In 2015, 27 state legislators or utility commissions took up net metering reforms, according to a study by the North Carolina Clean Energy Technology Center.

“We [are seeing] some utilities and markets get caught off guard with how rapidly some residential and commercial solar can grow, once it hits a certain level of awareness in the market from the customer side,” Barati said.

Faster connections

Grid connection times for small-scale solar projects vary greatly from state to state and new policy regulations taking effect this year in some states should reduce delays, Chelsea Barnes, policy research manager at EQ Research, told PV Insider.
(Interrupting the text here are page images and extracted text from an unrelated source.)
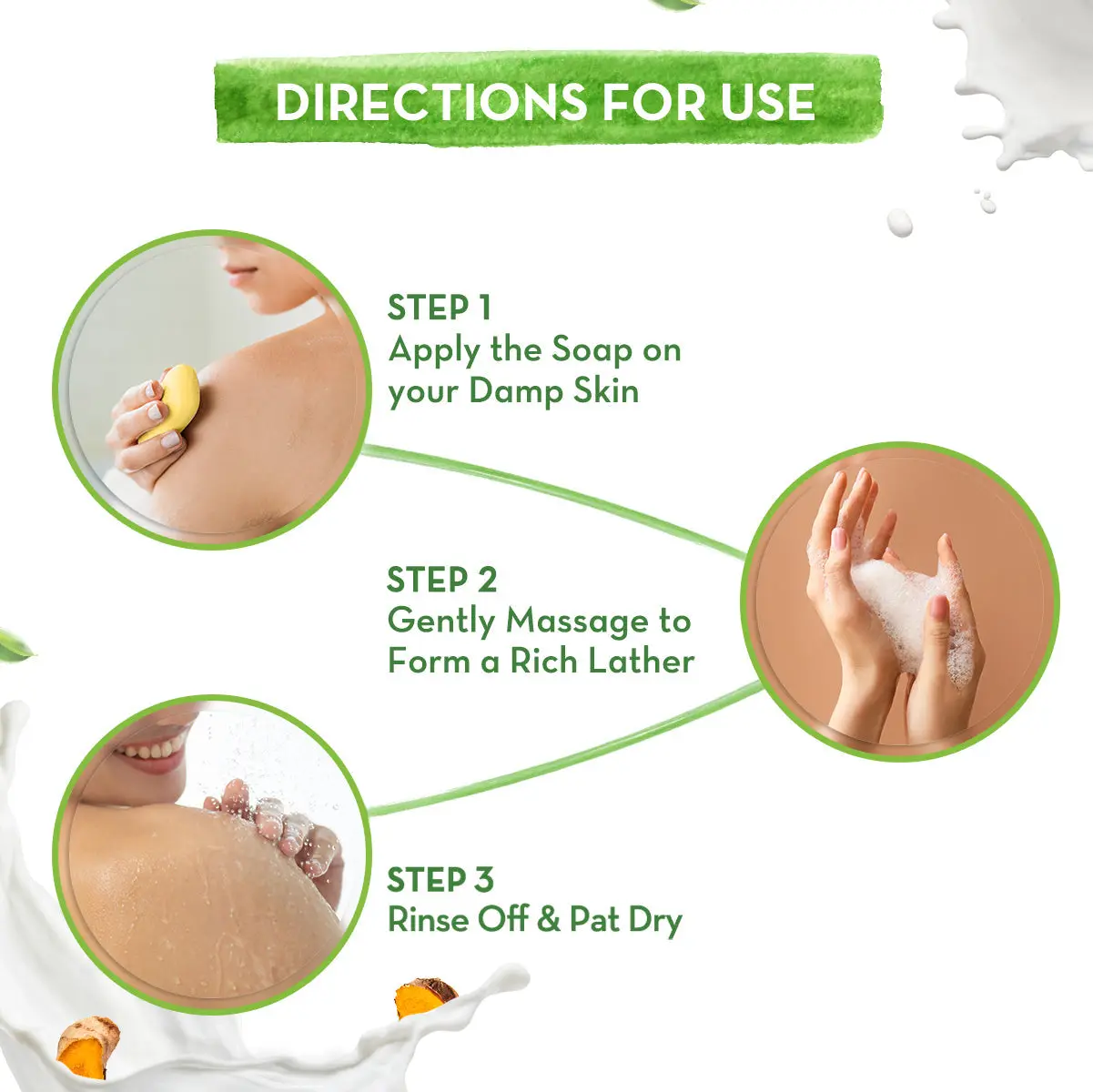 DIRECTIONS FOR USE

STEP 1
Apply the Soap on your Damp Skin

STEP 2
Gently Massage to Form a Rich Lather

STEP 3
Rinse Off & Pat Dry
“You should see an improvement (in timelines) pretty quickly, because a lot of these utilities have started implementing online application systems to speed up the process,” she said.

In 2014, the average waiting period for permission to operate in the U.S. ranged from five days with Connecticut Light & Power, to 76 days with Pepco in Maryland, according to a study which Barnes is currently updating to include more utilities.

Since then, Maryland has passed legislation requiring utilities to grant permission to operate within 20 business days, effective in October. Utilities in the District of Columbia, Delaware and New Jersey are also required to meet a 20-business-day deadline, after the merger between Exelon Corporation and Pepco Holdings completed in March 2016, Barnes said.

In Arizona, new legislation stipulates that if the utility takes more than 60 days to approve an interconnection, the installer is entitled to start construction.

California’s lead

California has installed over 10 GW of solar PV capacity to date, representing almost half of U.S. capacity, and utility Pacific Gas and Electric Company (PG&E) shortened its interconnection approval timeline from 30 to three days to meet rising demand.

California’s Renewables Portfolio Standard (RPS) requires utilities to procure 33% of retail energy from renewable sources by 2020, stepping up to 50% by 2030.

Top 10 US utilities by installed capacity in 2015

Source: Smart Electric Power Alliance's 2015 utility solar market snapshot, July 2016.

PG&E serves a 70,000-square-mile area in northern and central California and currently has 250,000 solar customers connected to its grid.

The utility’s improvements to decrease interconnection times included redesigning applications to make them easier for contractors and customers to use and launching an online portal for clients, among other technical and process-oriented changes, Ari Vanrenen, corporate relations officer for PG&E, said.

“Before we made all these changes two years ago, everything was done by mail or email…Now we have this portal that allows customers and contractors to go online to submit their application,” she said.

Demand for renewable energy in California remains strong and applications for solar connections to the PG&E grid are continuing to rise. The utility has received 6,000 connection applications per month over the past six months, up from 4,500-5,000 clients per month in the first half of 2015.